Belarusian politician and linguist

Branislaw Adamavich Tarashkyevich (Note: Браніслаў Адамавіч Тарашкевіч, Бронислав Адамович Тарашкевич, Bronislavas Taraškevičius, Bronisław Adamowicz Taraszkiewicz) (20 January 1892 – 29 November 1938) was a Belarusian public figure, politician, and linguist.

He first standardized the modern Belarusian language in the early 20th century. The standard was later Russified by the Soviet authorities. However, the pre-Russified (classical) standard version was and still is actively used by intellectuals and the Belarusian diaspora and is informally referred to as Taraškievica.

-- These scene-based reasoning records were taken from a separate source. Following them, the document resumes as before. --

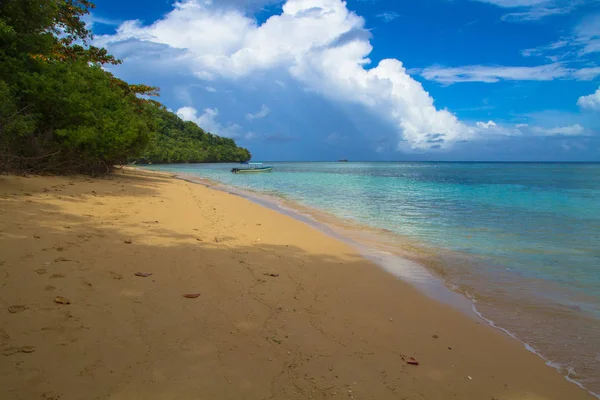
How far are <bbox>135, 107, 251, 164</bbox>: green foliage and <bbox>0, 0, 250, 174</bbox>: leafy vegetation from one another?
251 feet

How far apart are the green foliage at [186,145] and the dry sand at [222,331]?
304ft

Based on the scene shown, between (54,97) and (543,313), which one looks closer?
(543,313)

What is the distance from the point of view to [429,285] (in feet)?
19.3

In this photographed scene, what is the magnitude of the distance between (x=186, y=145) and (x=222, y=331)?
116087mm

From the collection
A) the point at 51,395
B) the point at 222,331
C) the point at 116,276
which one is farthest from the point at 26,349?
the point at 116,276

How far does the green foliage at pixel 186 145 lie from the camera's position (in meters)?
99.1

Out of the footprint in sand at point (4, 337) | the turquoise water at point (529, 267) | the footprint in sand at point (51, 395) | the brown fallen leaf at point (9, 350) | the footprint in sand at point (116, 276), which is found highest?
the footprint in sand at point (116, 276)

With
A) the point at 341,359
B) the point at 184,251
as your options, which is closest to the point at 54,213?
the point at 184,251

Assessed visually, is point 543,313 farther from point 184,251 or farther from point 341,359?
point 184,251

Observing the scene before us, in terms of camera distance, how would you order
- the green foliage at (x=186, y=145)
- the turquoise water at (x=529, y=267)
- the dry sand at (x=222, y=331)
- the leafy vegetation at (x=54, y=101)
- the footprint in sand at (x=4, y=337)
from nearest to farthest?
the dry sand at (x=222, y=331) → the footprint in sand at (x=4, y=337) → the turquoise water at (x=529, y=267) → the leafy vegetation at (x=54, y=101) → the green foliage at (x=186, y=145)

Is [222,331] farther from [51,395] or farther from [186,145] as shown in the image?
[186,145]

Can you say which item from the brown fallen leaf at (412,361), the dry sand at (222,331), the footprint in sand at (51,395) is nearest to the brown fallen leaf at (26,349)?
the dry sand at (222,331)

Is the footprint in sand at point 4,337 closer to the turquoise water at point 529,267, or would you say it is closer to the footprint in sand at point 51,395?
the footprint in sand at point 51,395

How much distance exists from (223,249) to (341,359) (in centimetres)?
395
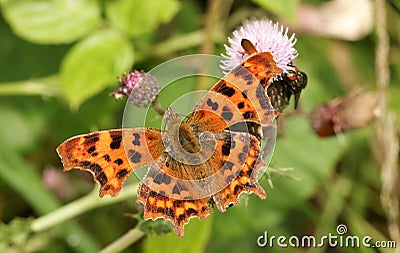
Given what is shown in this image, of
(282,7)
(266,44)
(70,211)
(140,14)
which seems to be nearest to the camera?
(266,44)

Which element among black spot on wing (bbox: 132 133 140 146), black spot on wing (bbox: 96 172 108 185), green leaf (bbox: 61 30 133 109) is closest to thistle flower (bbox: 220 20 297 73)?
black spot on wing (bbox: 132 133 140 146)

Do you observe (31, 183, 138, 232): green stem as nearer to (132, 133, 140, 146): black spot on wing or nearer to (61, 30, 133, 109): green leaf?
(61, 30, 133, 109): green leaf

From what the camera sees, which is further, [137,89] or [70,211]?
[70,211]

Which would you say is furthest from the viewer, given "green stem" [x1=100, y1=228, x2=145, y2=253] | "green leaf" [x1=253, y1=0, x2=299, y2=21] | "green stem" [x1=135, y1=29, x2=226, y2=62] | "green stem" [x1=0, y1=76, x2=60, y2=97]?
"green stem" [x1=135, y1=29, x2=226, y2=62]

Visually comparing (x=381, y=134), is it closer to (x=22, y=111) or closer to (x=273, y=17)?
(x=273, y=17)

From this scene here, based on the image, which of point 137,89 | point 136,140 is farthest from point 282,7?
point 136,140

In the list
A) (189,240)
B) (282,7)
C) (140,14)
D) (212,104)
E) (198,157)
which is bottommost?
(189,240)

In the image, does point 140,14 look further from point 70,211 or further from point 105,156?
point 105,156

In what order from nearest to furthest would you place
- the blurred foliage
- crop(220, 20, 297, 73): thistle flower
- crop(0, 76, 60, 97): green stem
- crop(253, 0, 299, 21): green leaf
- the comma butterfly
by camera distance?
the comma butterfly, crop(220, 20, 297, 73): thistle flower, crop(253, 0, 299, 21): green leaf, the blurred foliage, crop(0, 76, 60, 97): green stem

Tarashkyevich was a member of the underground Communist Party of Western Belorussia (KPZB) in Poland and was imprisoned for two years (1928–1930). Also, as a member of the Belarusian Deputy Club (Беларускі пасольскі клуб, Byelaruski pasol’ski klub), he was a deputy to the Polish Parliament (Sejm) in 1922–1927. Among others, he translated Pan Tadeusz into Belarusian, and in 1969 a Belarusian-language high school in Bielsk Podlaski was named after him.

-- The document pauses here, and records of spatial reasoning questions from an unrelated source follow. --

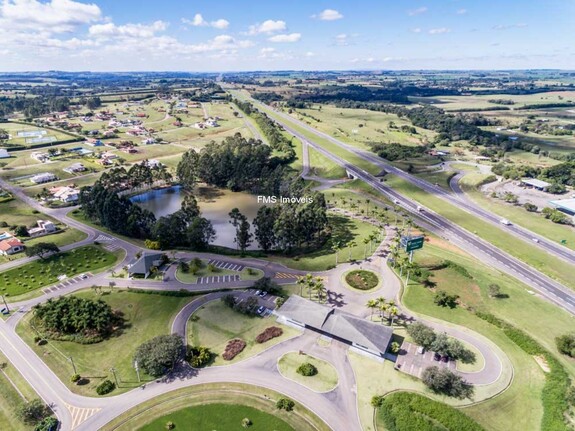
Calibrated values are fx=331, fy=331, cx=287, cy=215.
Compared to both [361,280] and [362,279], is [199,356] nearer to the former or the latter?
[361,280]

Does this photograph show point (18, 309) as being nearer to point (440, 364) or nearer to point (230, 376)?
point (230, 376)

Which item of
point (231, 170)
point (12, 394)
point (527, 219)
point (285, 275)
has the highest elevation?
point (231, 170)

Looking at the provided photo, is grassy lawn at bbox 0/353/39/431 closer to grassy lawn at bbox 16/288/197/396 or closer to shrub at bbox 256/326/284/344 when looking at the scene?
grassy lawn at bbox 16/288/197/396

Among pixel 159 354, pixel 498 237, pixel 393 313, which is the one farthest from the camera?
pixel 498 237

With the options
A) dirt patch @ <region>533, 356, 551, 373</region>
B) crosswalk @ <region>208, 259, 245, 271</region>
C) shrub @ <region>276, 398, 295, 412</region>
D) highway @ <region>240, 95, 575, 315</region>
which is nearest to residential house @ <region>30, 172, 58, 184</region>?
crosswalk @ <region>208, 259, 245, 271</region>

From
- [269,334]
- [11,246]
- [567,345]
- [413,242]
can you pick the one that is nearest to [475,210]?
[413,242]

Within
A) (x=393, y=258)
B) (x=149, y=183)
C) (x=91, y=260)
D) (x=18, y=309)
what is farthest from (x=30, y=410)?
(x=149, y=183)

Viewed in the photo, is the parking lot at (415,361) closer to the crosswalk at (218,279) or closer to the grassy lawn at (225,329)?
the grassy lawn at (225,329)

In 1933 he was set free due to a Polish–Soviet prisoner release in exchange for Frantsishak Alyakhnovich, a Belarusian journalist and playwright imprisoned in a Gulag, and lived in Soviet exile since then.

He was shot at the Kommunarka shooting ground outside Moscow in 1938 during the Great Purge and was posthumously rehabilitated in 1957.